## [TASK INSTRUCTIONS]
Continue the Independence Day address below, picking up after its final sentence.

*** Opening DOCUMENT SEGMENT ***

My fellow Vincentians, as we celebrate our 43rd year of Independence, we do so in a world that has been forever changed by a deadly pandemic from which we are now slowly emerging. We are faced with a catastrophic war in Europe, caused by Russia’s invasion of Ukraine, that may yet escalate. We also contend with severe economic hardships that show no sign of easing and with the ravages of violent crime and killings that have disturbed our peace and undermined our feeling of security. Yet, in the face of such challenges, there is always hope, for there is a silver lining in the darkest clouds.
The words of our national anthem prepared us for such times by reminding us of the power of faith to help us forge ahead. Our faith in God is the anchor that holds us steady in turbulent times. That faith and our commitment to support one another, especially in tough times, will empower us to make things better.
When I reflect on the journey as a nation, particularly the challenges encountered in the last two years, I am proud and grateful for the warrior spirit in our people. A spirit not of confrontation, but of determination to prevail against all odds in the pursuit of our national and personal aspirations. A spirit that has helped us weather the storms of COVID-19, a dengue fever outbreak, a volcanic eruption, economic turbulence, and a crisis of governance. That spirit will also help us to overcome new challenges in the future.
When I visit communities across our beautiful country, from Fancy in the North to Ashton in the South, I am deeply moved by the courage and generosity of our people. We dream of a better future and are willing to put in the hard work to achieve it. In building our nation, we must together create the conditions to realize those dreams and live out our true potential. We all want future generations to have a better life, to have big dream, to be happy, and to be safe. But many things have gone wrong with our country and threaten to get worse if we do not acknowledge this and resolve to do better.
Now is the time to unite and put the needs of nation above narrow self-interest to make the necessary course correction and right the wrongs. We must abandon the politics of division that is clearly designed to breed distrust among our people and set us against one another while the perpetrators remain in power and prosper. Let us elevate ourselves by rejecting political manipulation, empty promises, and destructive lies. We deserve better and, therefore, must demand that it be done.
On this 43rd Independence, I choose to discuss the harsh realities that we face. I also challenge all of us to act in the best interest of our country and confront the challenges. Our independence celebration is the right time to re-assess, re-examine, re-think the current trajectory of our nation. I believe our country is currently on the wrong path. Life has gotten harder for most and our people are less hopeful about the future. The government of the day has been found wanting. Too many promises made have not been kept. In government, excuses are made for official failings and slogans are used to mask real problems. We can do better and to do so we must face our problems and challenges honestly, together.
Too often our citizens are unable to obtain proper and timely health care. Most of us cannot fly out to other countries for treatment. Therefore, we must commit now to making those services available here in SVG so that everyone can have access to them.

*** Closing DOCUMENT SEGMENT ***
*** Opening DATA ***

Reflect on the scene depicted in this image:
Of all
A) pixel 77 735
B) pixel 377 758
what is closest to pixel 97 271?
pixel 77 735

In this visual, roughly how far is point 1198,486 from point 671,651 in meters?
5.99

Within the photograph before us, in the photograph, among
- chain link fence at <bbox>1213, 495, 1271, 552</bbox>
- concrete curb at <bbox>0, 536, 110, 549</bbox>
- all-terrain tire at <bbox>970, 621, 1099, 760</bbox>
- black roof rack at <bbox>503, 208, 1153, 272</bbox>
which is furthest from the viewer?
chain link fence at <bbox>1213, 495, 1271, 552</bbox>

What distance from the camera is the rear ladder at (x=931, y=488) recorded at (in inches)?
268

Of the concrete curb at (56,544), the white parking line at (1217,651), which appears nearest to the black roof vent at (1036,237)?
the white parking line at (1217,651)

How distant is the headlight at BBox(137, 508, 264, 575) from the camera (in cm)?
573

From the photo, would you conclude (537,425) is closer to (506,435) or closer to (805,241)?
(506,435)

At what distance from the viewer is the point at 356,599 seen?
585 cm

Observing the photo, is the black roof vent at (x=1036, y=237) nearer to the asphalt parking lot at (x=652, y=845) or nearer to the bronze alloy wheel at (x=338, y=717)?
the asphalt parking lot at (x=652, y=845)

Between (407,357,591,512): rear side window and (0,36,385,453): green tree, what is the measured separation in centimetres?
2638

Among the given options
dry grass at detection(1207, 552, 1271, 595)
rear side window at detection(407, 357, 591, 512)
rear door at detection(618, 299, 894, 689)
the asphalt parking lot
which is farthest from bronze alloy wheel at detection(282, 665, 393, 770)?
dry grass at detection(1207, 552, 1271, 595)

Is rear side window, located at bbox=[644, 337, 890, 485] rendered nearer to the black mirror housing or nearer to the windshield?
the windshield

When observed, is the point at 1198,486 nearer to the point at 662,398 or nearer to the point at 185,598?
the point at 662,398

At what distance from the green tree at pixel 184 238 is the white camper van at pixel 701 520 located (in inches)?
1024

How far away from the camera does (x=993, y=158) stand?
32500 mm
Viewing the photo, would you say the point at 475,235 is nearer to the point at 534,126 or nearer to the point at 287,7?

*** Closing DATA ***

## [EXERCISE RESPONSE]
Our education system has not done enough to develop our young minds and prepare them for employment opportunities here or elsewhere. Too many of our secondary school students fail to graduate, resulting in one of the highest dropout rates in the Eastern Caribbean. We must do better than that.
The cost-of-living crisis has been crushing our people, with food, electricity and gas prices climbing daily. Governments across the world moved quickly and compassionately to support their people against cost increases caused by the pandemic and the Russian war in Ukraine. The people of SVG have not been so fortunate. Protecting government’s finances have been the paramount concern here; not easing the burden for our people.
Serious crime and violence shatter our peace of mind and make us feel unsafe in our own homes. Home break-ins and theft are all too frequent events. Across the nation, farmers suffer from the theft of their crops and animals. They often suffer in silence because they have given up on the police, who have failed to help them end the problem. And there is still no action or plan from the government to address the problem of rising crime, including praedial larceny.
My dear people, the years ahead will present challenges. They will also present opportunities. Our people must be ready for them. We should see the coming years as the time for us to build our economy, strengthen our education system, improve healthcare, and deliver for all our people.
Let us remain hopeful and strong! Hope is the beacon that calls us forward and together we will find the way to get there. Whether you are working in a store in Kingstown, as a member of our fisherfolk community in Barrouallie or the Grenadines, as a farmer in the Marriaqua valley or toiling abroad on cruise ships or oil rigs, or working elsewhere in the Caribbean, Canada, the USA or UK, your role is vital to our success as a nation. Perform it diligently and well, for all of us.
On this our 43rd anniversary of independence, we must commit ourselves to renewing our country, rebuilding our economy, and restoring faith in a better future. I urge this because I know deep within my heart that as Vincentians, once we are united, there is nothing we cannot achieve. When we work together for one another, our future is limitless.
I wish us all a safe and blessed celebration of Independence, and in the beautiful words of our national anthem “May peace reign from shore to shore, and God bless and keep us true.”